I currently have a problem, that can be stated like this:
Given two matrices $ A= \begin{bmatrix} A_1 \\ A_2\end{bmatrix}$ and $B=\begin{bmatrix} B_1 &B_2 &B_3\end{bmatrix}$, we basically have some kind of low rank format of $A\cdot B= \begin{bmatrix} A_1 B_1 & A_1 B_2 & A_1 B_3 \\ A_2B_1 & A_2 B_2 & A_2 B_3\end{bmatrix}$ and that is fine and good.
But what I truely have is $(A\cdot B)^{\prime} := \begin{bmatrix} A_1 B_1 & A_2 B_1 \\ A_1 B_2 & A_2 B_2 \\ A_1 B_3 & A_2 B_3 \\\end{bmatrix}$, which is basically a transpose of the blocks of the above matrix, but with the blocks itself not transposed.

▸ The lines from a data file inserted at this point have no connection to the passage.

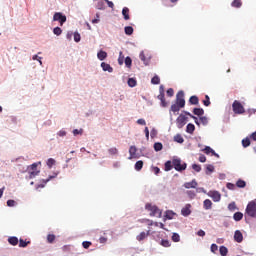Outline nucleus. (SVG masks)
<instances>
[{
	"mask_svg": "<svg viewBox=\"0 0 256 256\" xmlns=\"http://www.w3.org/2000/svg\"><path fill=\"white\" fill-rule=\"evenodd\" d=\"M125 60V57H123V52H120L118 63L119 65H123V61Z\"/></svg>",
	"mask_w": 256,
	"mask_h": 256,
	"instance_id": "obj_53",
	"label": "nucleus"
},
{
	"mask_svg": "<svg viewBox=\"0 0 256 256\" xmlns=\"http://www.w3.org/2000/svg\"><path fill=\"white\" fill-rule=\"evenodd\" d=\"M199 121L202 125H207V123H209V120L205 116H200Z\"/></svg>",
	"mask_w": 256,
	"mask_h": 256,
	"instance_id": "obj_43",
	"label": "nucleus"
},
{
	"mask_svg": "<svg viewBox=\"0 0 256 256\" xmlns=\"http://www.w3.org/2000/svg\"><path fill=\"white\" fill-rule=\"evenodd\" d=\"M185 189H196L197 188V181L192 180L191 182H186L184 184Z\"/></svg>",
	"mask_w": 256,
	"mask_h": 256,
	"instance_id": "obj_15",
	"label": "nucleus"
},
{
	"mask_svg": "<svg viewBox=\"0 0 256 256\" xmlns=\"http://www.w3.org/2000/svg\"><path fill=\"white\" fill-rule=\"evenodd\" d=\"M151 52L144 50L140 52V59L143 61L144 65H149V61H151Z\"/></svg>",
	"mask_w": 256,
	"mask_h": 256,
	"instance_id": "obj_6",
	"label": "nucleus"
},
{
	"mask_svg": "<svg viewBox=\"0 0 256 256\" xmlns=\"http://www.w3.org/2000/svg\"><path fill=\"white\" fill-rule=\"evenodd\" d=\"M158 99H160L161 101H165V92L161 91L160 95H158Z\"/></svg>",
	"mask_w": 256,
	"mask_h": 256,
	"instance_id": "obj_60",
	"label": "nucleus"
},
{
	"mask_svg": "<svg viewBox=\"0 0 256 256\" xmlns=\"http://www.w3.org/2000/svg\"><path fill=\"white\" fill-rule=\"evenodd\" d=\"M133 31L134 30H133V28L131 26H126L124 28V32H125L126 35H131L133 33Z\"/></svg>",
	"mask_w": 256,
	"mask_h": 256,
	"instance_id": "obj_41",
	"label": "nucleus"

I now want to take this new matrix back to the low rank format $C=\begin{bmatrix} C_1\\ C_2 \\ C_3\end{bmatrix}$ and $D = \begin{bmatrix}D_1 & D_2 \end{bmatrix}$.
Is there any good method to calculate $C$ and $D$ (in the block format) from $A$ and $B$? I could calculate $(A \cdot B)^\prime$ and do a singular value decomposition. But are there any easier methods, that I have not heard of yet?
Edit: We have, that all $A_i$ are of the same size, so are $B_i$. We also want this for $C_i$ and for all $D_i$.